It is especially disconcerting that this pressure campaign comes during a year with no fewer than three major awards contenders — “The Woman King,” “Women Talking” and “She Said” — singularly centered on the unique experiences of women. That all three films were also written and directed by women is a laudable step in the right direction — but could they have been just as easily written and directed by men? Absolutely. Could their predominently female casts have been replaced by men? Categorically not. This is the distinction which advocates of genderless categories ignore. Cate Blanchett and Michelle Yeoh are already heavy awards season Best Actress favorites for their respective performances in “Tàr” and “Everything Everywhere All at Once.” But their achievements are more than great acting — the characters depicted are wives and mothers, women struggling to meet unequal expectations in a male-dominated world. These are parts defined by their explorations of womanhood, elevated by great actresses with the irreplaceable experience of being women. The same may be said on the other side of the equation — Colin Farrell’s and Bill Nighy’s respective performances in “The Banshees of Inisherin” and “Living” are likewise rooted in their irreplaceable experiences as men. “Living,” adapted from Akira Kurosawa’s 1952 film “Ikiru,” is a noteworthy case in point. Though separated by seventy years and two continents, Bill Nighy and Takashi Shimura face precisely the same realities — experiences which transcend culture while being bound by sex.

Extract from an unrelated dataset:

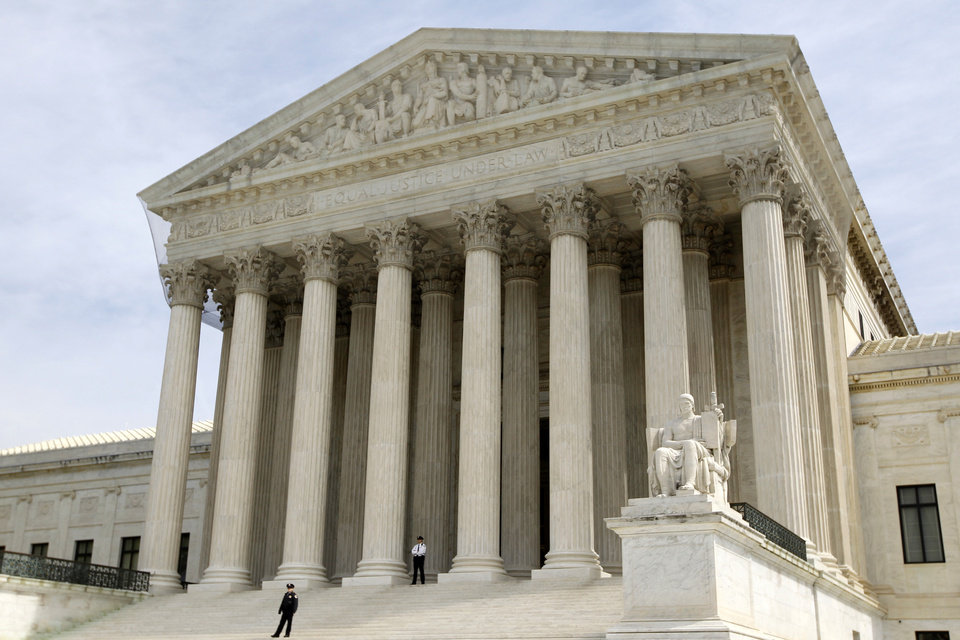 Photo -   FILE - In this March 28, 2012 file photo, the Supreme Court is seen in Washington. The Supreme Court won't reduce the $675,000 verdict against a Boston University student who illegally downloaded 30 songs and shared them on the Internet. (AP Photo/Charles Dharapak, File)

Actors and actresses all understand that their career paths diverge based on sex and that this constitutes an opportunity and not a handicap. We should not expect or want Frances McDormand to play Macbeth any more than we should want Denzel Washington to play Lady Macbeth as the resulting performances would ring false, lacking the emotional resonance with which cinema connects the lived experiences of performers and audiences. These are distinctions borne of material reality — not culture — and removing that reality from acting categories will not remove that reality from life. It will, however, make films less honest, more ideolgoical and less connected to the hopes, dreams and life experiences of audiences.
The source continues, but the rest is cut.